# [EXERCISE INPUT]
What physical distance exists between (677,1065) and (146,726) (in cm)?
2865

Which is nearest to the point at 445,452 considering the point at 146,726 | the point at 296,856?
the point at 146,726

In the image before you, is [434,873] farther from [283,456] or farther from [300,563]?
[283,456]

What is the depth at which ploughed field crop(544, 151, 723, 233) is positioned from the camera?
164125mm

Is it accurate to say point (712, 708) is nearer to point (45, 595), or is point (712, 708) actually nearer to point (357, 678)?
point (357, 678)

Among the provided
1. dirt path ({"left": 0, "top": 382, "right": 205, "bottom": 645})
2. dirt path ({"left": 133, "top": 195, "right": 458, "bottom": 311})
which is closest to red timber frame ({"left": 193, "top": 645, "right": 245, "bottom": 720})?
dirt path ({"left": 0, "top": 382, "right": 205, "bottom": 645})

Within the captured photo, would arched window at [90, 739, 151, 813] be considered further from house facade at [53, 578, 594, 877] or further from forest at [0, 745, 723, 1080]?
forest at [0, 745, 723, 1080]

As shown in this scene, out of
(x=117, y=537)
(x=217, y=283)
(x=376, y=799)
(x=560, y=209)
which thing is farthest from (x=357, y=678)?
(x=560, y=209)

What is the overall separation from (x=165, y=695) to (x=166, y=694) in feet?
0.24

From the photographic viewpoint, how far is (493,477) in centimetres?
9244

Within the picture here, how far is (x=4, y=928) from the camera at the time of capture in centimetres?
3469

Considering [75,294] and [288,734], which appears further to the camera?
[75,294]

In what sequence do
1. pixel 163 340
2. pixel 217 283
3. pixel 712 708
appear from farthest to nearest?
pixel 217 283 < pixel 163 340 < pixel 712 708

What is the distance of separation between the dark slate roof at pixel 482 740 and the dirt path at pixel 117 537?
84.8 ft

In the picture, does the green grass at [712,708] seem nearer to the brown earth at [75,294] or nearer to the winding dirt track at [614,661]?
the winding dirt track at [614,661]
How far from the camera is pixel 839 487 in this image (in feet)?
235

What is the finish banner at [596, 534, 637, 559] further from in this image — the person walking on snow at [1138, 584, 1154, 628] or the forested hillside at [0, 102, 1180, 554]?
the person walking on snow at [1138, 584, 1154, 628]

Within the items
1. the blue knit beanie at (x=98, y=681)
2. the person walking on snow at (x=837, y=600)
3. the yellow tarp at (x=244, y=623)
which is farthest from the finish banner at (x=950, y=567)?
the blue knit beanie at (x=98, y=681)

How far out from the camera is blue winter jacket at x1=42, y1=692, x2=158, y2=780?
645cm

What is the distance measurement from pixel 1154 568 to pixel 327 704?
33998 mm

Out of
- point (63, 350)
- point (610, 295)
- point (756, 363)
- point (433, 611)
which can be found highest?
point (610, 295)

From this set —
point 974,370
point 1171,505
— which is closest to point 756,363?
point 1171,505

# [YOUR INSTRUCTIONS]
Can you put the records into a JSON list of strings, starting at the line that has "How far from" and ending after the last line of the records? Give one string per line, keep both end lines, and leave out blank lines.

# [WRITTEN ANSWER]
[
  "How far from the camera is pixel 839 487 in this image (in feet)?",
  "235",
  "What is the finish banner at [596, 534, 637, 559] further from in this image — the person walking on snow at [1138, 584, 1154, 628] or the forested hillside at [0, 102, 1180, 554]?",
  "the person walking on snow at [1138, 584, 1154, 628]",
  "Within the items",
  "1. the blue knit beanie at (x=98, y=681)",
  "2. the person walking on snow at (x=837, y=600)",
  "3. the yellow tarp at (x=244, y=623)",
  "which is farthest from the finish banner at (x=950, y=567)?",
  "the blue knit beanie at (x=98, y=681)",
  "How far out from the camera is blue winter jacket at x1=42, y1=692, x2=158, y2=780?",
  "645cm",
  "What is the distance measurement from pixel 1154 568 to pixel 327 704?",
  "33998 mm",
  "Out of",
  "- point (63, 350)",
  "- point (610, 295)",
  "- point (756, 363)",
  "- point (433, 611)",
  "which can be found highest?",
  "point (610, 295)",
  "From this set —",
  "point 974,370",
  "point 1171,505",
  "— which is closest to point 756,363?",
  "point 1171,505"
]